▶ [SOURCE EXTRACT]
If such platforms are open access and usable free of charge, consideration should be given to partner or sponsor status in order to sustainably support open infrastructures and to illustrate the Helmholtz Association’s commitment to open science.
Moreover, research software that is complex and essential for a scientific community should be understood as infrastructure that is developed, maintained, and operated over many years. There are high demands on reliability, quality, and documentation, as well as on training and community building. Accordingly, the Helmholtz Association and its Centers must preserve research software on a long-term basis.
Recommended measures and framework conditions for the creation and introduction of suitable infrastructures and processes are:
- Supplementation of the publication policy and the publication database for recording and releasing software publications with reference to suitable storage infrastructures19
- Development of discipline-specific competence centers (core facilities) to support scientists in designing, implementing and optimizing software
- Provision of software development platforms that can be used for the training, the testing, and the start-up phase of new software projects20
- Provision of a preferably diverse and powerful hardware testing platform for the continuous integration of the developed versions21
- Archiving of the published releases in repositories and assignment of a Digital Object Identifier (DOI) or another persistent identifier (PID)
For some of these measures, it will be appropriate to develop a cross-Center solution for the Helmholtz Association in the medium term.
When providing infrastructures of their own, Centers should make sure that they have a sustainable human resources policy that ensures that they retain the know-how of employees for operating the infrastructures and supporting researchers in the long term.
The advancement of knowledge in science depends increasingly on research software. Thus, software has a significant influence on the quality of the research results achieved and on their reproducibility and verifiability. The Helmholtz Centers are therefore recommended to define and introduce adequate quality standards for the development and making available of research software.

▶ [DATA LISTING]
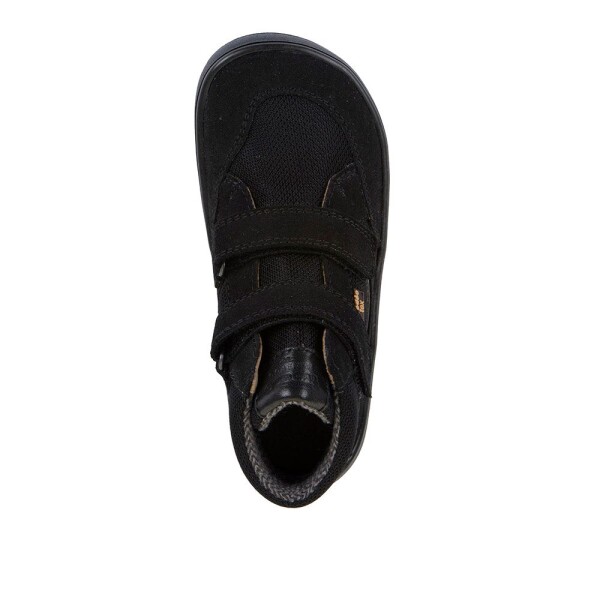 Dětské celoroční kotníkové barefoot boty UP HILL TEX BLACK Froddo G3110281-16 - 30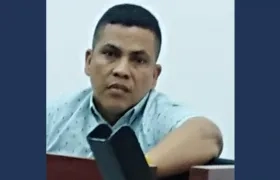  Iván Alberto Barrios De la Hoz, acusado.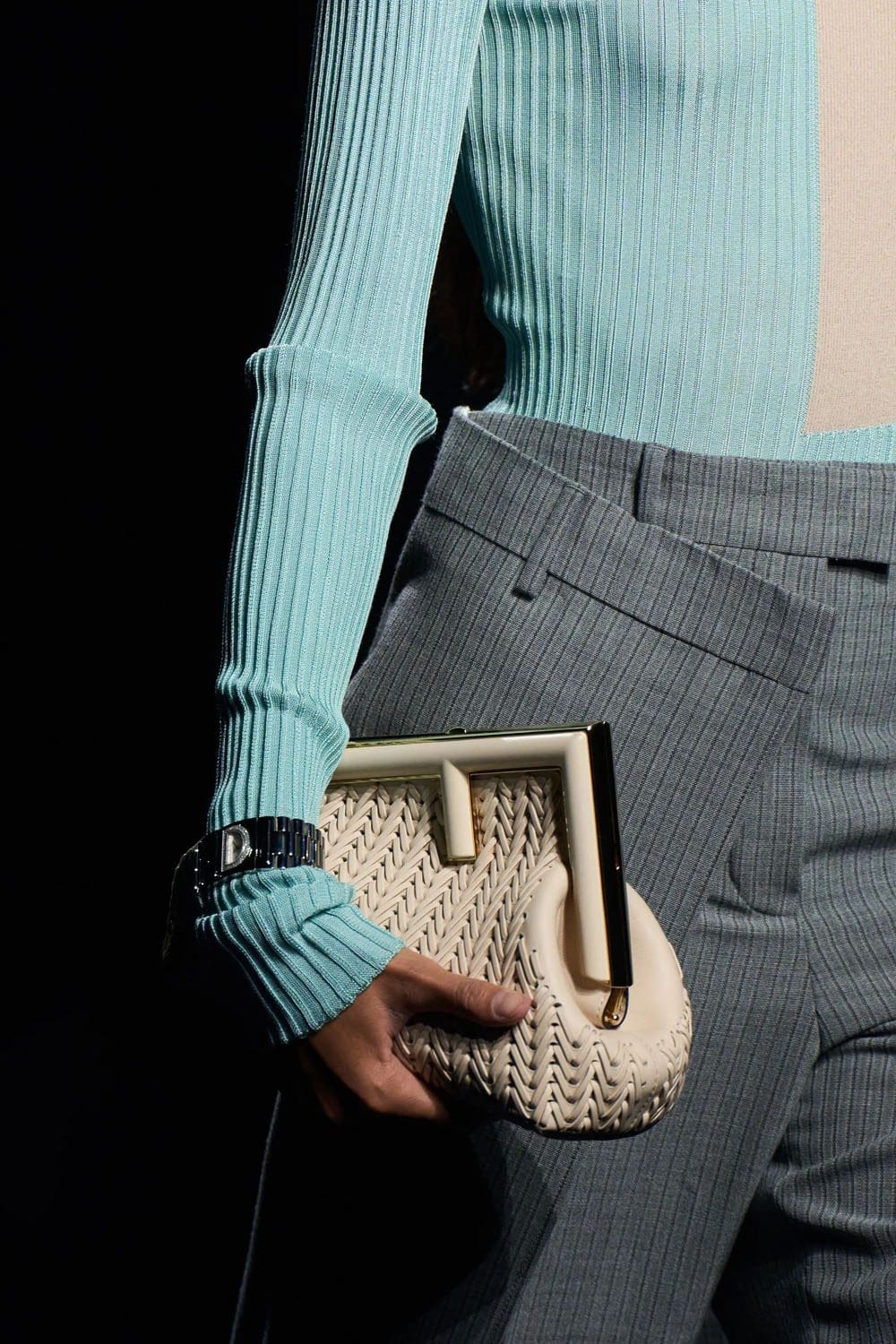 Fendi Fall Winter 2023 2024 Milan Runway Magazine 15
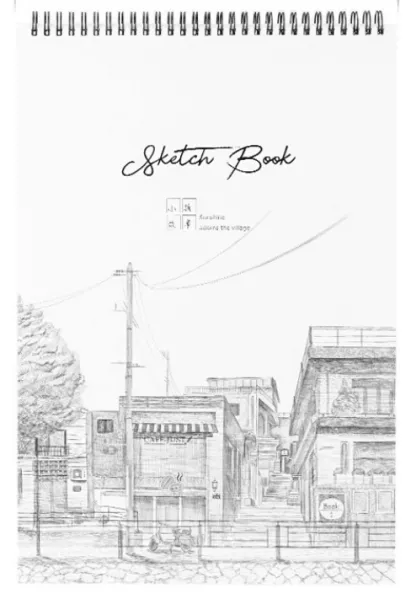 Μπλοκ deli sketch book a4 40 φύλλα 100gr. - Deli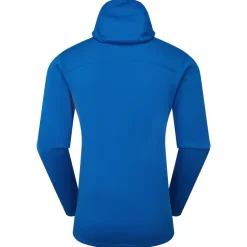 Fleece & Mid Layer-Montane Mens Fury Lite Hoodie - Neptune Blue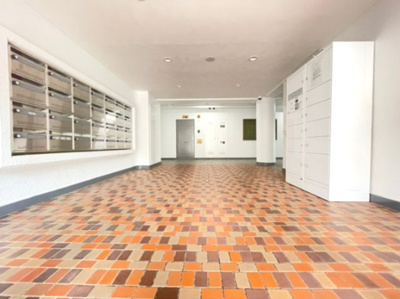 【エントランス】 | パークサイド柴原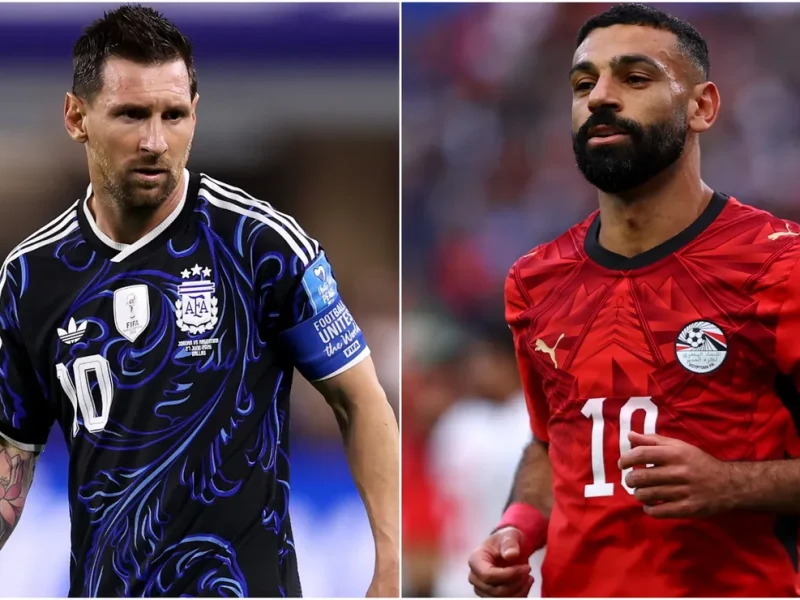 Como a vitória, empate ou derrota da Argentina contra o Egito pode impactar a chave da Copa do Mundo de 2026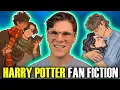 A Deep Dive Into Harry Potter FAN FICTION - The Marauders Fandom God Help Me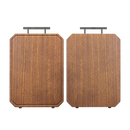 DE CHANG 黑檀木菜板 40 x 30cm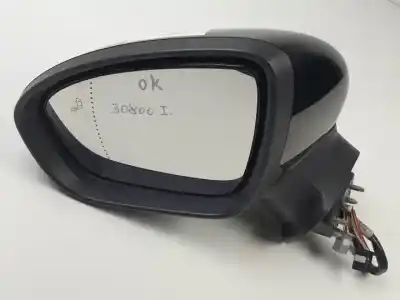 Second-hand car spare part left rearview mirror for renault captur ii h4d450 oem iam references   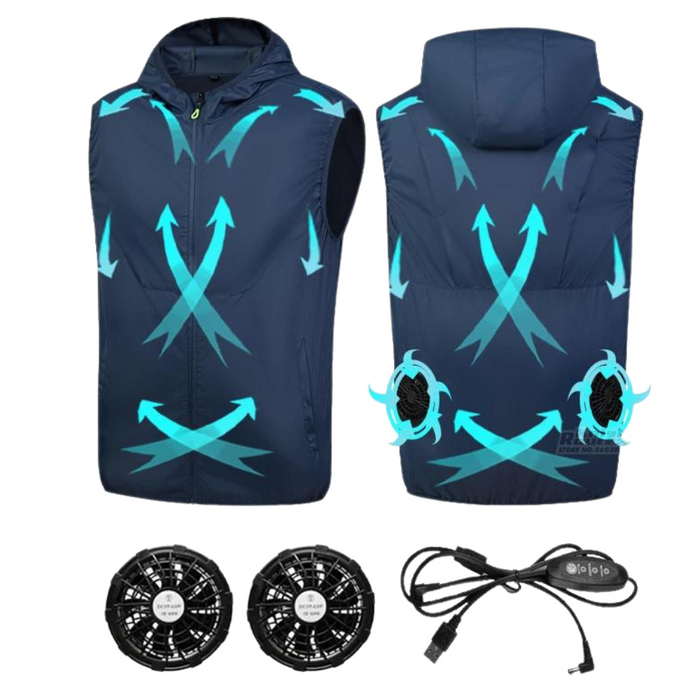 AirFlow Hooded Gilet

▶ [PROMPT] The source extract on research software names several areas where complex, essential research software faces high demands. List every one of them. The records play no part in what comes next.

▶ [SOLUTION TO THE PROBLEM]
- Reliability
- Quality
- Documentation
- Training
- Community building